All the early morning field trips at the ABA Convention have completely kerfuzzled my internal clock, even more than usual. I woke up this morning about 3:00 A.M. even though the first workshop wasn’t till 8:30. However, at this time of year dawn starts breaking around 4:00 A.M. up here so I drove over to the Bangor City Forest, parked outside the locked gates on Kittredge Ave., and hiked in.

I swear I started with the same four birds I started with on Wednesday: Song Sparrow, American Robin, Mourning Dove, and Savannah Sparrow. I would not be at all surprised if the Savannah Sparrow was the same individual. It was certainly following the same path from reed to post to rock and back again. The fifth was the same too: America Goldfinch; but then things got more interesting. My first Northern Flicker of the trip flew across into the tree line, and then started calling. (It always reminds me of a howler monkey.)

Walking along the road, I heard a warbler in a tree. It took a little while, but it eventually flew to a location where I could see it. It turned out to be the first of several Common Yellowthroat. Allegedly, Common Yellowthroat say “Witchity Witchity Witchity” but only about 1 in 10 sounds anything like that to me.

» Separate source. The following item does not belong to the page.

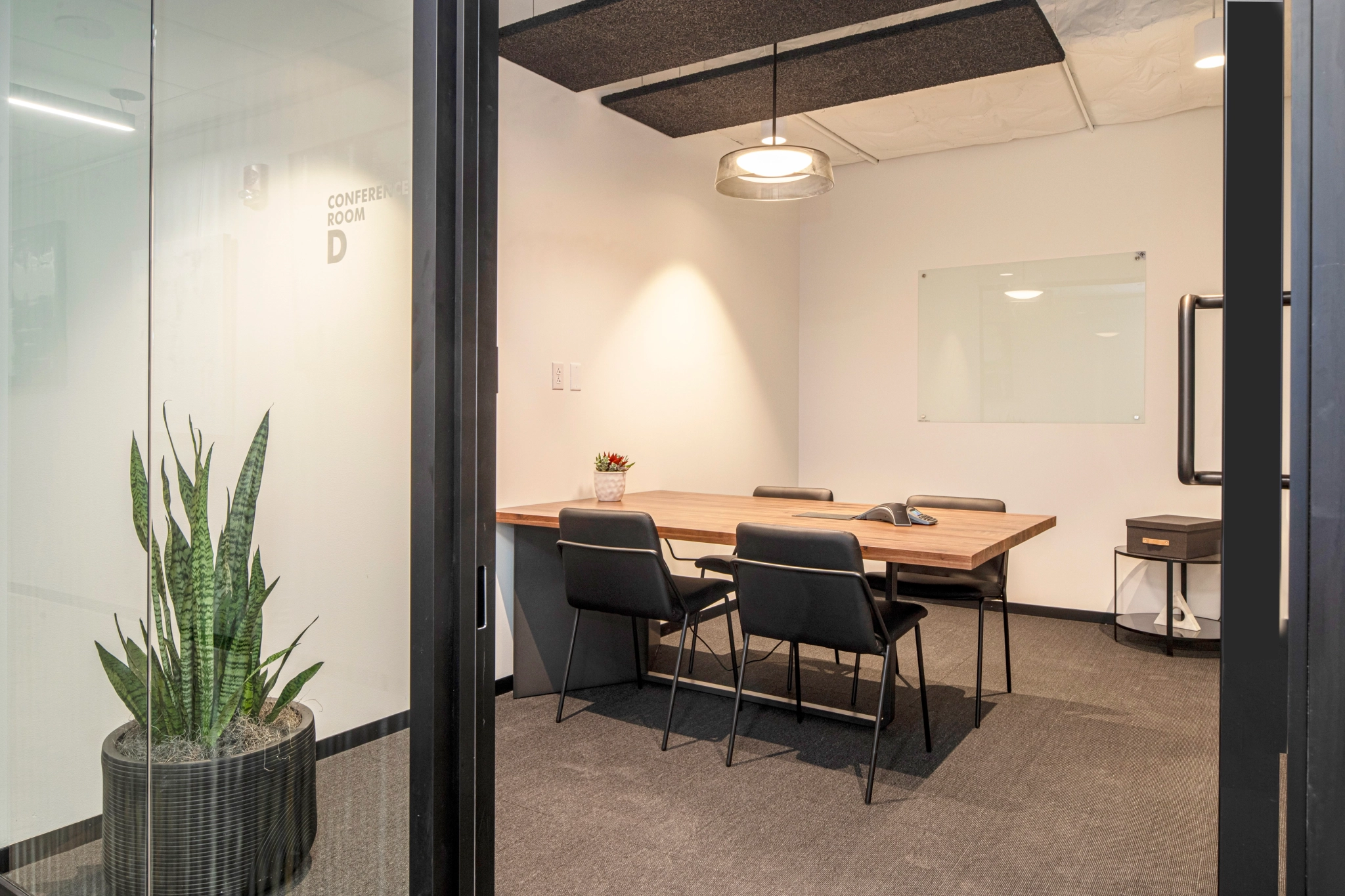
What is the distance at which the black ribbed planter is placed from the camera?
3.91ft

Next up was a Red-winged Blackbird flying over the landfill. I spotted a flycatcher in the same tree where I’d seen a Willow Flycatcher on Wednesday, but this one wasn’t calling so I couldn’t identify it conclusively. Probably another Willow though. No Virginia Rail today though.

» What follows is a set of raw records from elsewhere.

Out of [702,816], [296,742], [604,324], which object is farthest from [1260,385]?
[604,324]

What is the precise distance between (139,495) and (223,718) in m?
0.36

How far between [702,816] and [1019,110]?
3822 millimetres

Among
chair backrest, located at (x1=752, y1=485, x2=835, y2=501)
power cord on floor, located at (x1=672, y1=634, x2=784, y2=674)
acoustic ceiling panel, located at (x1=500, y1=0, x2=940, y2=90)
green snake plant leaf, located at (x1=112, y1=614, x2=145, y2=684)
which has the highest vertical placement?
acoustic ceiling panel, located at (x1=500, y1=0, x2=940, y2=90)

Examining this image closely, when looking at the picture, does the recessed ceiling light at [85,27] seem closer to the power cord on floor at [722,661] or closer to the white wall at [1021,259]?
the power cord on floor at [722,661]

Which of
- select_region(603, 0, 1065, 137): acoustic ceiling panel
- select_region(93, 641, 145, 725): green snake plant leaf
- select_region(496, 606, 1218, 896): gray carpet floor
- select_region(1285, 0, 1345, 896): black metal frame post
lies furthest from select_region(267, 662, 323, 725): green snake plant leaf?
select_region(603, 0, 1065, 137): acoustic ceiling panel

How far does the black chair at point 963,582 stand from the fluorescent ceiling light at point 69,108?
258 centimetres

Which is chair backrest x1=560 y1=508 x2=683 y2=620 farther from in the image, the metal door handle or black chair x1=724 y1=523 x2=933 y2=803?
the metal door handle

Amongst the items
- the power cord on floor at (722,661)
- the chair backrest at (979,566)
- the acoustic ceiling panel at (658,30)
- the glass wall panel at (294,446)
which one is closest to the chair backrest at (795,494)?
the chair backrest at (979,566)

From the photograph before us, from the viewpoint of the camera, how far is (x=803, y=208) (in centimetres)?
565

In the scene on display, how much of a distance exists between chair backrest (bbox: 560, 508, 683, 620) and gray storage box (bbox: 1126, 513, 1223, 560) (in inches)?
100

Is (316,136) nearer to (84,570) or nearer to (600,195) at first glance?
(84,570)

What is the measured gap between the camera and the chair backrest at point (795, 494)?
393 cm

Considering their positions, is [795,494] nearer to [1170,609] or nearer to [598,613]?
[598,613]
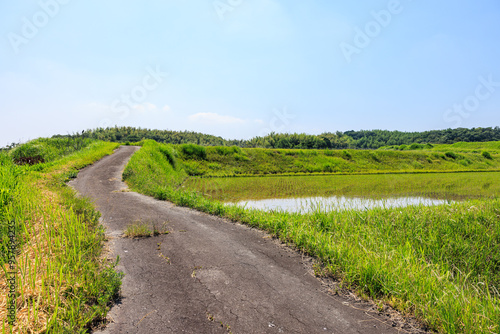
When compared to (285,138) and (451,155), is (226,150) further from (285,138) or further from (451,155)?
(451,155)

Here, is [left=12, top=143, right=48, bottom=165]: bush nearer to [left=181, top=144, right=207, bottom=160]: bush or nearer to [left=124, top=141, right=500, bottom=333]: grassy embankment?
[left=181, top=144, right=207, bottom=160]: bush

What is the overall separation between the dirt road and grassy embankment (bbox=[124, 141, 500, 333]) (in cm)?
52

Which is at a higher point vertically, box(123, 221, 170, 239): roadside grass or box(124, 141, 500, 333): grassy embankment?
box(123, 221, 170, 239): roadside grass

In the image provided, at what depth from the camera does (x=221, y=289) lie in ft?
12.3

Walking into the woods, numerous hermit Thrushes were singing. A Blue Jay called. A Yellow-bellied Sapsucker was drumming; and an Eastern Wood-Peewee gave a single “Peeee-Weeeeee” call. White-throated Sparrows also started calling.

Golden-crowned Kinglets were singing in some small spruces. I spotted one which reminded me just how unreliable color can be. In the cloudy early morning light, it looked more like a “Chestnut-crowned Kinglet”. Across the road, I spotted a Northern Parula, which was good since I’m really bad with that song even though I’ve been taught it a whole bunch of times, including yesterday on Burn Road. However, then a Red-breasted Nuthatch called, and that one I do recognize.

I found the boardwalk, but it still wasn’t open for another 40 minutes so I circled back to the car; or at least I tried to. I got a bit lost, but I did eventually find my way back to the Arboretum and the Landfill. The marsh at the bottom of the landfill yielded up Cedar Waxwing, Yellow Warbler, and Common Grackle. Crossing the landfill I again easily flushed Bobolink. Tree Swallows were also flying across the landfill.

I got in my car an drove to the Tibbets Road Parking lot. By this time the boardwalk was open and I joined several other early risers from the ABA. The marsh across which the boardwalk passed was quite beautiful in the early morning. Not many birds though several people were standing around waiting for a calling Nashville Warbler to appear. One Palm Warbler confused the lot of us by not flipping its tail. We were thinking Lincoln’s Sparrow for a while (sounds ridiculous but the light was really bad) but eventually it moved to a point where we had a better view and started flipping its tail. It turned out we’d been inadvertently standing next to its nest, keeping it from bringing the juicy worm to its kids, and it was understandably quite perturbed. We moved along.

One unidentified call I heard a lot on the edges of the woods: Zee-Zzz-Peabody. The last three syllables were much like a White-throated Sparrow’s but faster. The first two syllables were very buzzy. Any ideas? Maybe a Nashville or a Parula?